According to Sen, the future lies in “becoming a destination”, not a discovery. “Legacy brands like ‘The Hindu’ and ‘Dainik Bhaskar’ are already investing in apps, subscriptions, and direct user platforms,” he said.

“Think like FMCG giants,” he added. “Brands like Lux know their ideal customer. Newsrooms rarely define an ICP (Ideal Customer Profile). But when you do, you create loyal communities. That’s where AI becomes a growth engine, not a competitor.”

Even the senior media executive agrees: “Random traffic chasing is dead. Build engaged, direct audiences. Quality trumps quantity.”

A new front opens: Infrastructure control

After years of fighting a losing battle against AI crawlers, publishers may finally have a weapon. Cloudflare’s July 1 update gives publishers control to “block, monitor, or monetise AI access” at the infrastructure level.

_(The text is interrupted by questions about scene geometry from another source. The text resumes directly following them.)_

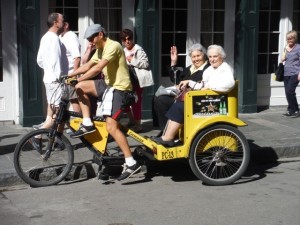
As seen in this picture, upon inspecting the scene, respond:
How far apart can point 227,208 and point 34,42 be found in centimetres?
481

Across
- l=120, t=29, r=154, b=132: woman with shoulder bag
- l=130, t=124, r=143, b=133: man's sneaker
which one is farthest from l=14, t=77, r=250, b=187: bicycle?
l=130, t=124, r=143, b=133: man's sneaker

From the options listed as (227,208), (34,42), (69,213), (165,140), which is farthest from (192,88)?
(34,42)

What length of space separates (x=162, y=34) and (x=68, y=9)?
1.77 m

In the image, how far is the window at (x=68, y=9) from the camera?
9.65 meters

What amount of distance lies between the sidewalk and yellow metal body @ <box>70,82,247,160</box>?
68 centimetres

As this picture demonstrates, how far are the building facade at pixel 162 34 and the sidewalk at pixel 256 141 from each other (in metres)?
0.52

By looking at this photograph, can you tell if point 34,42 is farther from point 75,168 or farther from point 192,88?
point 192,88

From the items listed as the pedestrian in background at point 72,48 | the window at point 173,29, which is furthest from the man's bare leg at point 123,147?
the window at point 173,29

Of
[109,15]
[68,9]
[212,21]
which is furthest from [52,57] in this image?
[212,21]

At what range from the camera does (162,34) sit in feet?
34.2

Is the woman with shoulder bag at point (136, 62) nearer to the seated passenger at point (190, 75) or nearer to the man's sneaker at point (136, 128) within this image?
the man's sneaker at point (136, 128)

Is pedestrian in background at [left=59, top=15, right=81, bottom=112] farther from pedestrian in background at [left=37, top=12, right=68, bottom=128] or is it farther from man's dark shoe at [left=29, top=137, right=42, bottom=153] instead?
man's dark shoe at [left=29, top=137, right=42, bottom=153]

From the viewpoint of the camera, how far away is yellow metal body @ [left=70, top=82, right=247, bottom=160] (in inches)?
256

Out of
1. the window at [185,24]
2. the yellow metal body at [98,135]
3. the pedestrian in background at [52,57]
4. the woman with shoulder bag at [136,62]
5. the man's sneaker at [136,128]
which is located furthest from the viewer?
the window at [185,24]
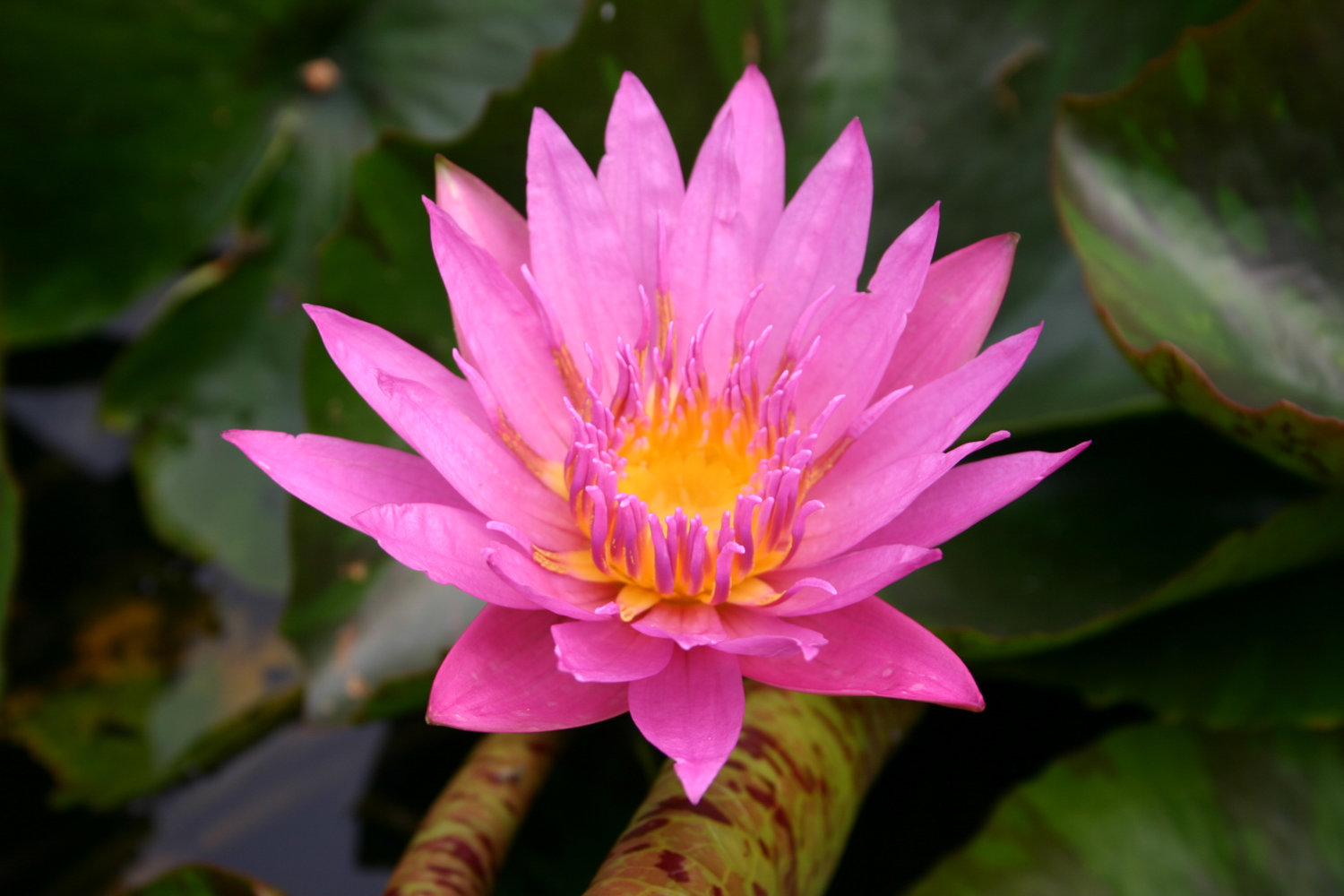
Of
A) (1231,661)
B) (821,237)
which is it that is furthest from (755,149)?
(1231,661)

“Earlier, blocking one bot just led to ten more. Now, we finally have real control,” said the executive. “AI tools have already scraped our best explanatory content. That’s now being regurgitated without attribution. It’s a direct threat to long-form journalism.”

However, Karnani warns of overcorrection: “Yes, publishers can block crawlers, but that risks visibility. The key is a balanced strategy: share selectively, protect premium content, and explore licensing frameworks.”

Strategic integration, not resistance

Shailley Singh, COO of IAB Tech Lab, advocates for proactive engagement rather than blanket resistance.

He outlines a three-pronged strategy for navigating the AI-driven landscape:

  • Create content scarcity by controlling bot access through tools like robots.txt and web application firewalls (WAFs);

  • Enable discoverability for large language models (LLMs) by offering structured metadata and AI-friendly formats such as LLMs.txt;

  • Monetise content through cost-per-crawl (CPCr) APIs or by establishing direct API-based integrations with LLM platforms.

Meanwhile, Google has rolled out ‘Offerwall’, a monetisation feature in Google Ad Manager, responding to publisher backlash over traffic loss. Offerwall allows readers to unlock content by watching a video, completing a survey, or signing up for a newsletter, offering flexibility beyond traditional ads.

It’s a clear signal that Google is listening, but still calling the shots.

The road ahead: Adapt or fade

Despite Google’s repeated assurances that AI Overviews won’t harm traffic, the publisher community remains unconvinced. As instant answers replace page visits, trust and revenue are both at risk.

“This is a defining moment,” Sen said. “You can’t outrun AI. But you can outsmart it by becoming indispensable to a clearly defined audience.”

Publishers must now choose: chase diminishing clicks, or build durable, direct relationships that AI can’t displace.